### Extracted data ###
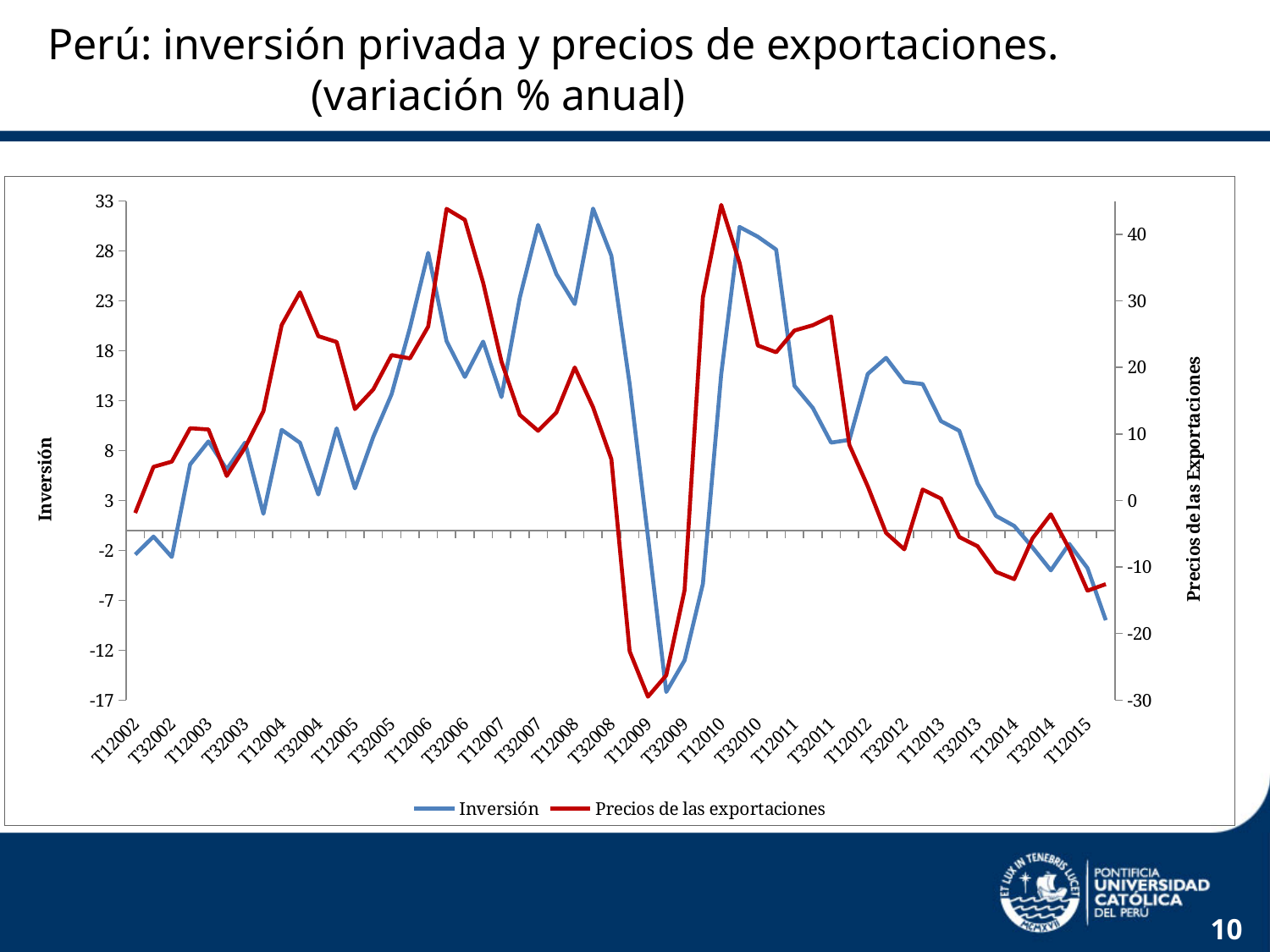
Does the Inversión series generally rise or fall from T12010 to T12015? fall Is the value of Precios de las exportaciones at T12015 greater or less than 0? less What kind of chart is shown on the slide? Line chart In which period does the Precios de las exportaciones series reach its highest value? T12010 Is the value of Inversión at T12015 greater or less than -2? less What is the title of the right-hand vertical axis? Precios de las Exportaciones In which period does the Inversión series reach its lowest value? T22009 How many series does the legend list? 2 Is the value of Precios de las exportaciones at T12010 greater or less than 40? greater Which is larger, the Inversión value at T12006 or at T12002? T12006 What are the two series named in the legend? Inversión and Precios de las exportaciones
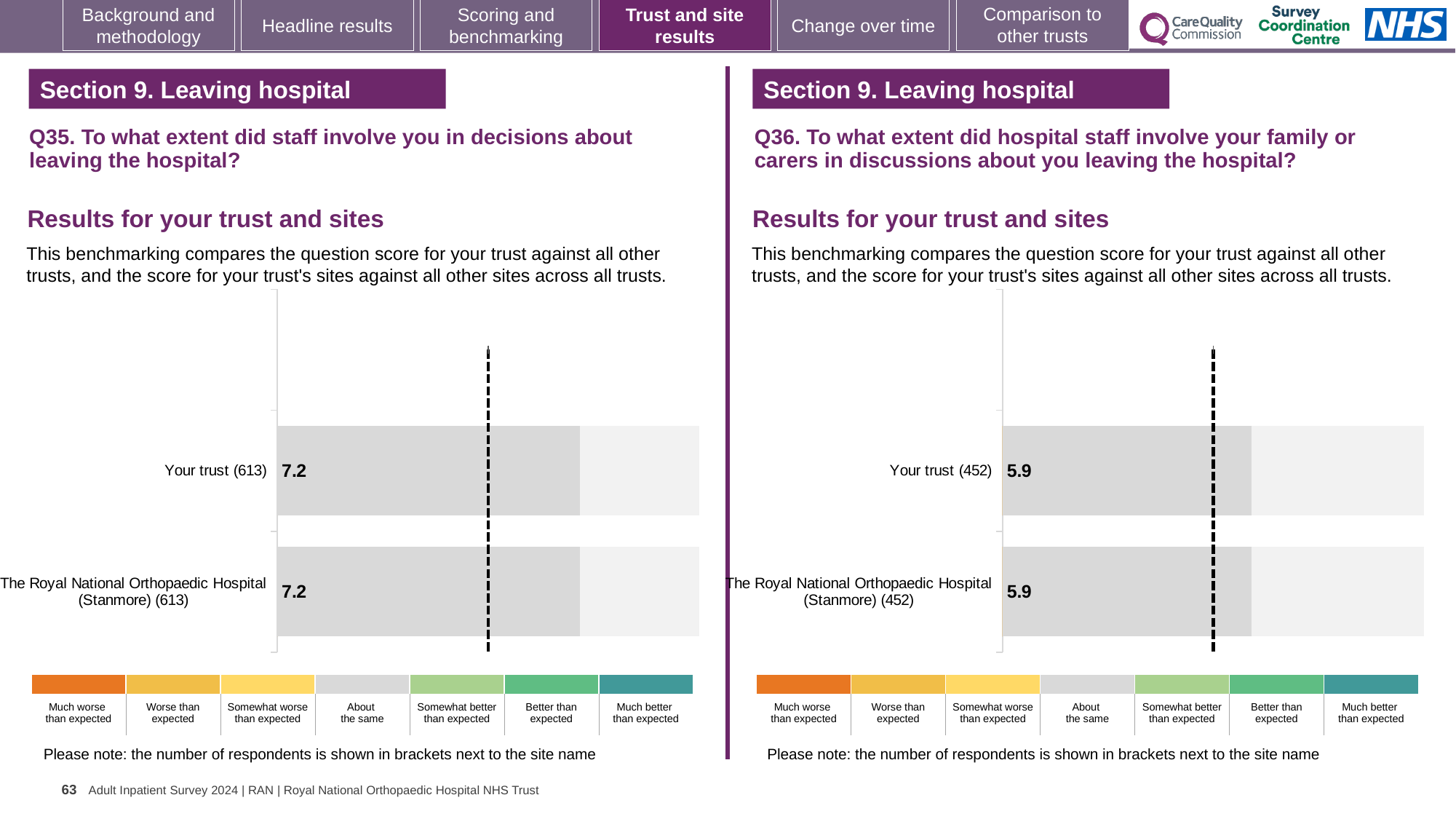
What is the difference between the Your trust score in the Q35 chart on the left and the Your trust score in the Q36 chart on the right? 1.3 In the Q35 chart on the left, how many respondents are shown in brackets for Your trust? 613 How many bars are plotted in the Q36 chart on the right? 2 In the Q35 chart on the left, what is the difference between the score for Your trust and the score for The Royal National Orthopaedic Hospital (Stanmore)? 0 In the Q35 chart on the left, what is the score for Your trust? 7.2 In the Q36 chart on the right, what is the score for Your trust? 5.9 In the Q35 chart on the left, what is the score for The Royal National Orthopaedic Hospital (Stanmore)? 7.2 In the Q36 chart on the right, how many respondents are shown in brackets for The Royal National Orthopaedic Hospital (Stanmore)? 452 What type of chart is used for the Q35 results on the left? Bar chart Is the score for Your trust in the Q36 chart on the right greater or less than the score for Your trust in the Q35 chart on the left? less In the Q36 chart on the right, what is the score for The Royal National Orthopaedic Hospital (Stanmore)? 5.9 How many bars are plotted in the Q35 chart on the left? 2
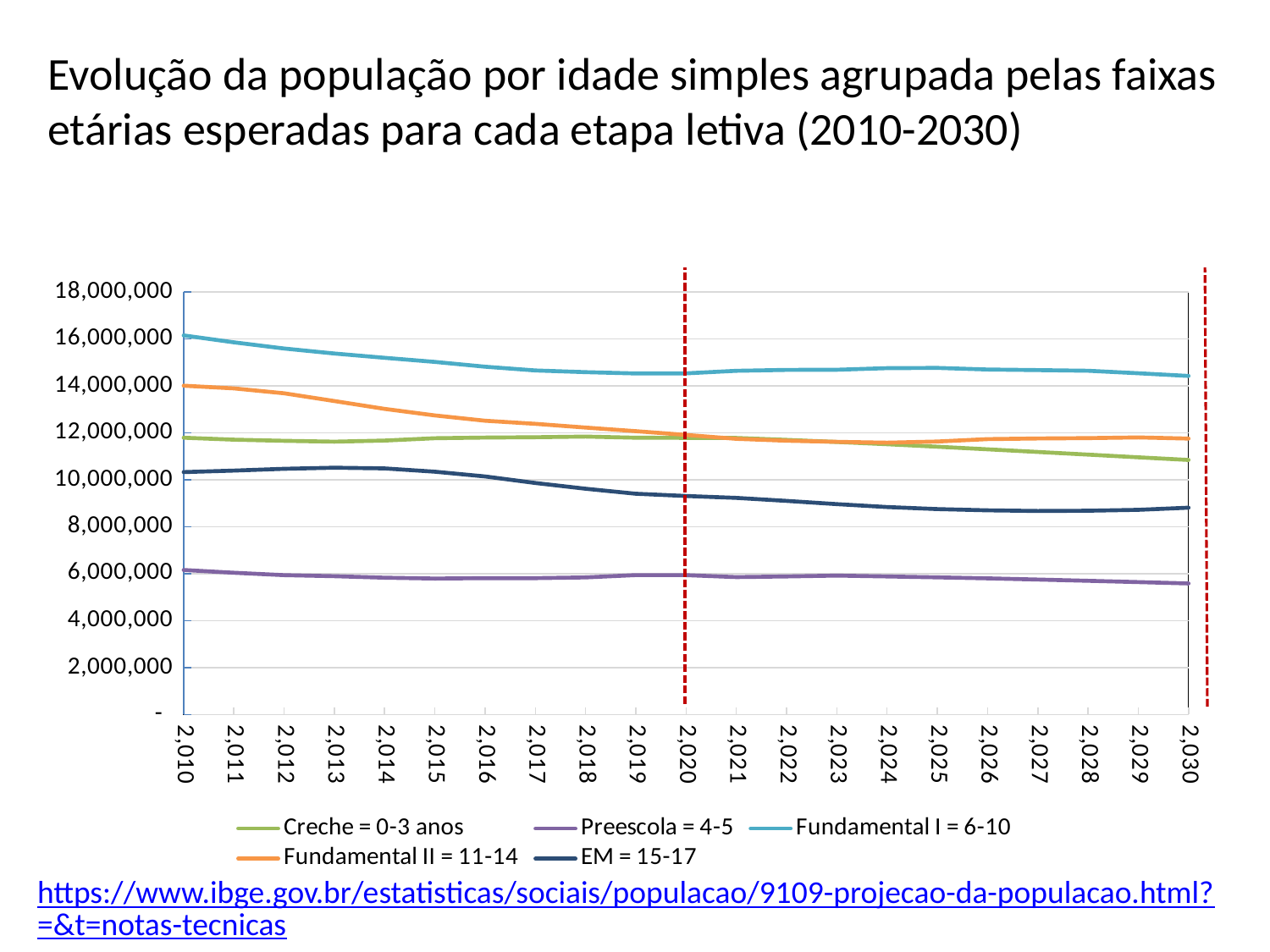
What kind of chart is shown on the slide? Line chart In 2010, which is larger: Fundamental II = 11-14 or Creche = 0-3 anos? Fundamental II = 11-14 At which two years are the vertical red dashed lines placed? 2020 and 2030 Is the value for Creche = 0-3 anos in 2030 greater or less than 10,000,000? greater Which series has the highest values across the whole period? Fundamental I = 6-10 How many series does the legend list? 5 Is the value for EM = 15-17 in 2030 greater or less than 10,000,000? less Does the Fundamental I = 6-10 line rise or fall from 2010 to 2030? Fall Is the value for Fundamental I = 6-10 in 2030 greater or less than 16,000,000? less How many years are plotted along the x axis? 21 Which series has the lowest values across the whole period? Preescola = 4-5 Does the Fundamental II = 11-14 line rise or fall from 2010 to 2020? Fall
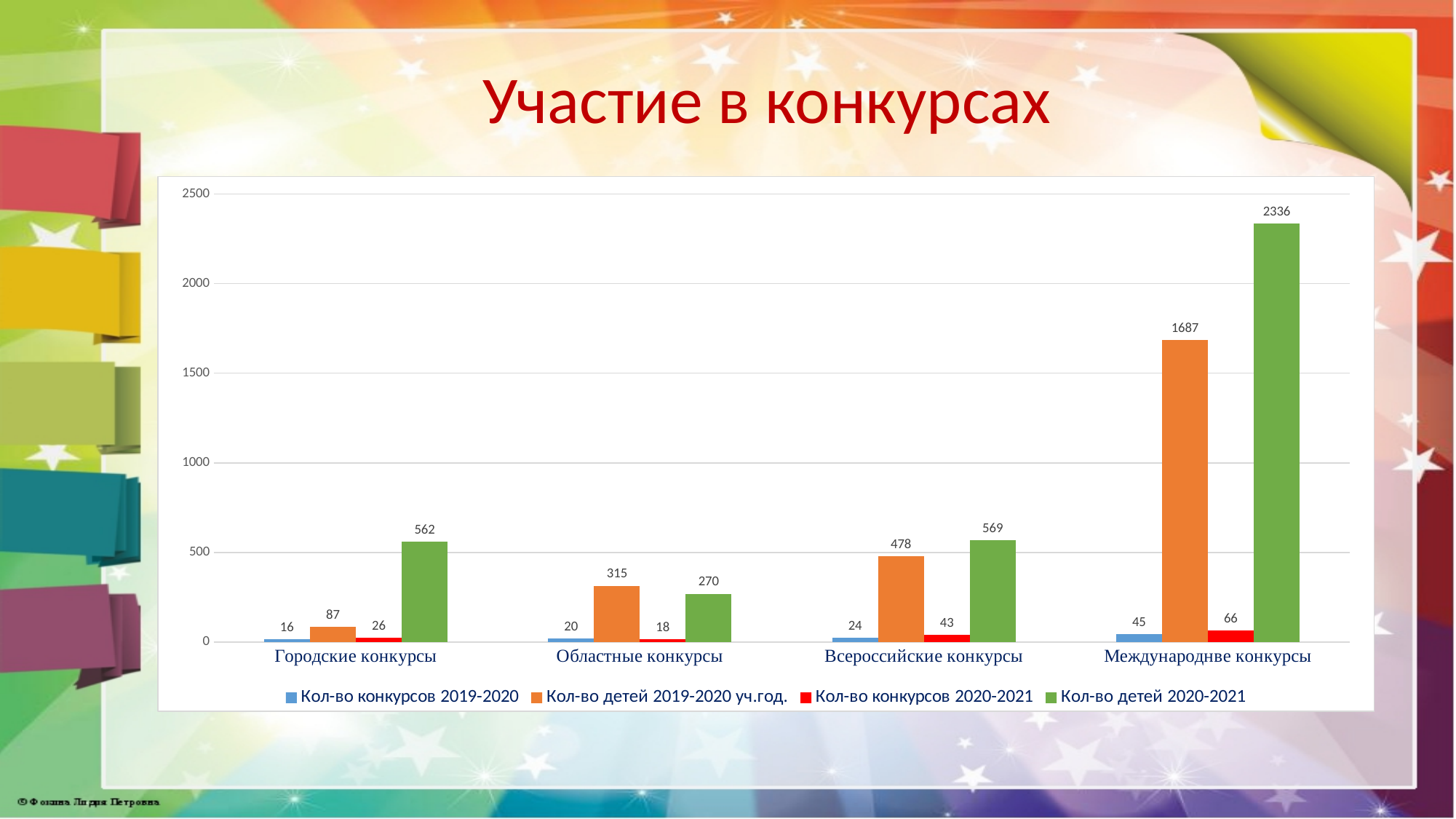
What is the value of Кол-во детей 2019-2020 уч.год. for Областные конкурсы? 315 What is the value of Кол-во конкурсов 2020-2021 for Всероссийские конкурсы? 43 What is the value of Кол-во детей 2020-2021 for Международнве конкурсы? 2336 What type of chart is shown on the slide? bar chart What is the title of the chart on the slide? Участие в конкурсах Which category has the lowest value for Кол-во конкурсов 2019-2020? Городские конкурсы Does the value of Кол-во детей 2019-2020 уч.год. for Всероссийские конкурсы rise or fall compared with Областные конкурсы? rise How many categories are shown on the x axis? 4 Which category has the highest value for Кол-во детей 2020-2021? Международнве конкурсы How many series does the legend list? 4 For Областные конкурсы, which is larger: Кол-во детей 2019-2020 уч.год. or Кол-во детей 2020-2021? Кол-во детей 2019-2020 уч.год. What is the difference between Кол-во детей 2020-2021 and Кол-во детей 2019-2020 уч.год. for Международнве конкурсы? 649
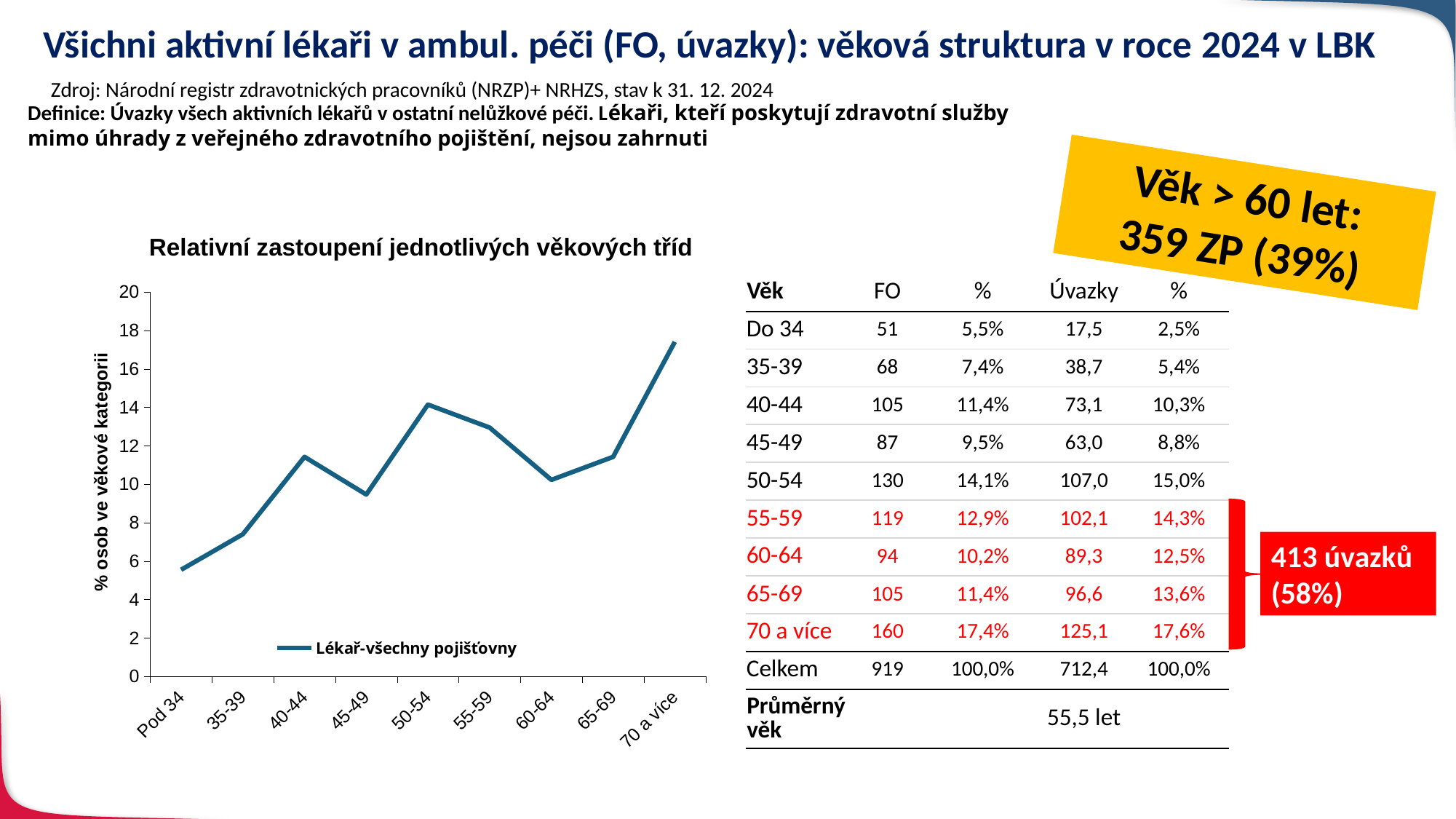
Overall, does the line rise or fall from Pod 34 to 70 a více? rise Which age category has the highest value in the chart? 70 a více Which age category has the lowest value in the chart? Pod 34 How many age categories are plotted along the x axis of the chart? 9 What is the name of the series shown in the chart legend? Lékař-všechny pojišťovny What is the title of the chart? Relativní zastoupení jednotlivých věkových tříd How many series does the chart legend list? 1 Is the value for Pod 34 greater or less than 6? less Which has the larger value in the chart, 50-54 or 55-59? 50-54 What kind of chart is shown on the slide? line chart Is the value for 70 a více greater or less than 16? greater Is the value for 45-49 greater or less than 10? less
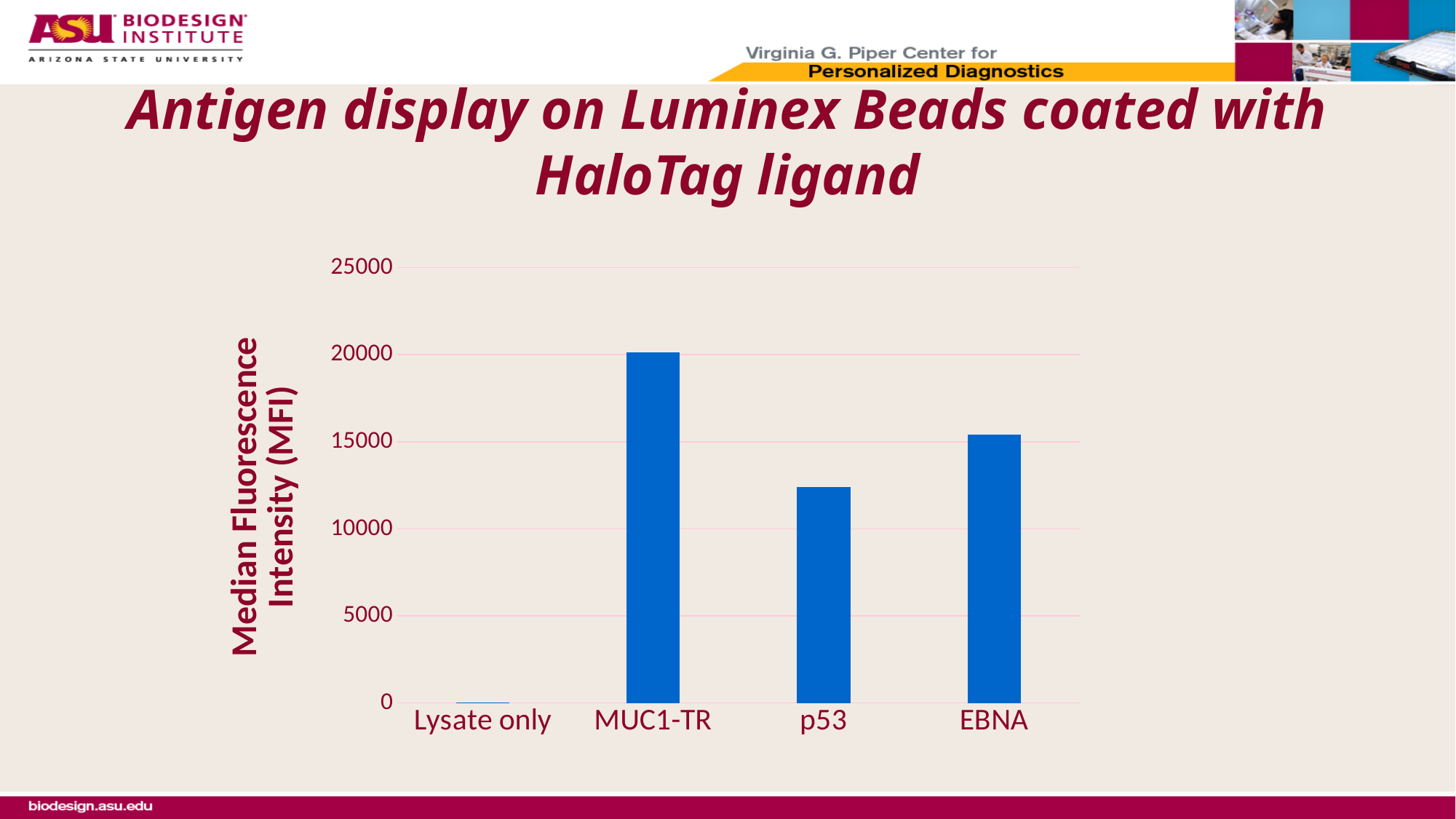
What kind of chart is shown on the slide? bar chart Is the value for p53 greater or less than 15000? less Which category has the lowest Median Fluorescence Intensity? Lysate only Which category has the highest Median Fluorescence Intensity? MUC1-TR Is the value for Lysate only greater or less than 5000? less What is the label of the y axis of the chart? Median Fluorescence Intensity (MFI) Which has a higher Median Fluorescence Intensity, p53 or EBNA? EBNA Which has a higher Median Fluorescence Intensity, MUC1-TR or p53? MUC1-TR What is the highest value shown on the y axis of the chart? 25000 Is the value for EBNA greater or less than 10000? greater How many categories are shown on the x axis of the chart? 4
###
• _Task requirements_
Return every line of the records above unchanged, leaving out the pictures.

• _Response to the exercise_
Does the Inversión series generally rise or fall from T12010 to T12015? fall Is the value of Precios de las exportaciones at T12015 greater or less than 0? less What kind of chart is shown on the slide? Line chart In which period does the Precios de las exportaciones series reach its highest value? T12010 Is the value of Inversión at T12015 greater or less than -2? less What is the title of the right-hand vertical axis? Precios de las Exportaciones In which period does the Inversión series reach its lowest value? T22009 How many series does the legend list? 2 Is the value of Precios de las exportaciones at T12010 greater or less than 40? greater Which is larger, the Inversión value at T12006 or at T12002? T12006 What are the two series named in the legend? Inversión and Precios de las exportaciones
What is the difference between the Your trust score in the Q35 chart on the left and the Your trust score in the Q36 chart on the right? 1.3 In the Q35 chart on the left, how many respondents are shown in brackets for Your trust? 613 How many bars are plotted in the Q36 chart on the right? 2 In the Q35 chart on the left, what is the difference between the score for Your trust and the score for The Royal National Orthopaedic Hospital (Stanmore)? 0 In the Q35 chart on the left, what is the score for Your trust? 7.2 In the Q36 chart on the right, what is the score for Your trust? 5.9 In the Q35 chart on the left, what is the score for The Royal National Orthopaedic Hospital (Stanmore)? 7.2 In the Q36 chart on the right, how many respondents are shown in brackets for The Royal National Orthopaedic Hospital (Stanmore)? 452 What type of chart is used for the Q35 results on the left? Bar chart Is the score for Your trust in the Q36 chart on the right greater or less than the score for Your trust in the Q35 chart on the left? less In the Q36 chart on the right, what is the score for The Royal National Orthopaedic Hospital (Stanmore)? 5.9 How many bars are plotted in the Q35 chart on the left? 2
What kind of chart is shown on the slide? Line chart In 2010, which is larger: Fundamental II = 11-14 or Creche = 0-3 anos? Fundamental II = 11-14 At which two years are the vertical red dashed lines placed? 2020 and 2030 Is the value for Creche = 0-3 anos in 2030 greater or less than 10,000,000? greater Which series has the highest values across the whole period? Fundamental I = 6-10 How many series does the legend list? 5 Is the value for EM = 15-17 in 2030 greater or less than 10,000,000? less Does the Fundamental I = 6-10 line rise or fall from 2010 to 2030? Fall Is the value for Fundamental I = 6-10 in 2030 greater or less than 16,000,000? less How many years are plotted along the x axis? 21 Which series has the lowest values across the whole period? Preescola = 4-5 Does the Fundamental II = 11-14 line rise or fall from 2010 to 2020? Fall
What is the value of Кол-во детей 2019-2020 уч.год. for Областные конкурсы? 315 What is the value of Кол-во конкурсов 2020-2021 for Всероссийские конкурсы? 43 What is the value of Кол-во детей 2020-2021 for Международнве конкурсы? 2336 What type of chart is shown on the slide? bar chart What is the title of the chart on the slide? Участие в конкурсах Which category has the lowest value for Кол-во конкурсов 2019-2020? Городские конкурсы Does the value of Кол-во детей 2019-2020 уч.год. for Всероссийские конкурсы rise or fall compared with Областные конкурсы? rise How many categories are shown on the x axis? 4 Which category has the highest value for Кол-во детей 2020-2021? Международнве конкурсы How many series does the legend list? 4 For Областные конкурсы, which is larger: Кол-во детей 2019-2020 уч.год. or Кол-во детей 2020-2021? Кол-во детей 2019-2020 уч.год. What is the difference between Кол-во детей 2020-2021 and Кол-во детей 2019-2020 уч.год. for Международнве конкурсы? 649
Overall, does the line rise or fall from Pod 34 to 70 a více? rise Which age category has the highest value in the chart? 70 a více Which age category has the lowest value in the chart? Pod 34 How many age categories are plotted along the x axis of the chart? 9 What is the name of the series shown in the chart legend? Lékař-všechny pojišťovny What is the title of the chart? Relativní zastoupení jednotlivých věkových tříd How many series does the chart legend list? 1 Is the value for Pod 34 greater or less than 6? less Which has the larger value in the chart, 50-54 or 55-59? 50-54 What kind of chart is shown on the slide? line chart Is the value for 70 a více greater or less than 16? greater Is the value for 45-49 greater or less than 10? less
What kind of chart is shown on the slide? bar chart Is the value for p53 greater or less than 15000? less Which category has the lowest Median Fluorescence Intensity? Lysate only Which category has the highest Median Fluorescence Intensity? MUC1-TR Is the value for Lysate only greater or less than 5000? less What is the label of the y axis of the chart? Median Fluorescence Intensity (MFI) Which has a higher Median Fluorescence Intensity, p53 or EBNA? EBNA Which has a higher Median Fluorescence Intensity, MUC1-TR or p53? MUC1-TR What is the highest value shown on the y axis of the chart? 25000 Is the value for EBNA greater or less than 10000? greater How many categories are shown on the x axis of the chart? 4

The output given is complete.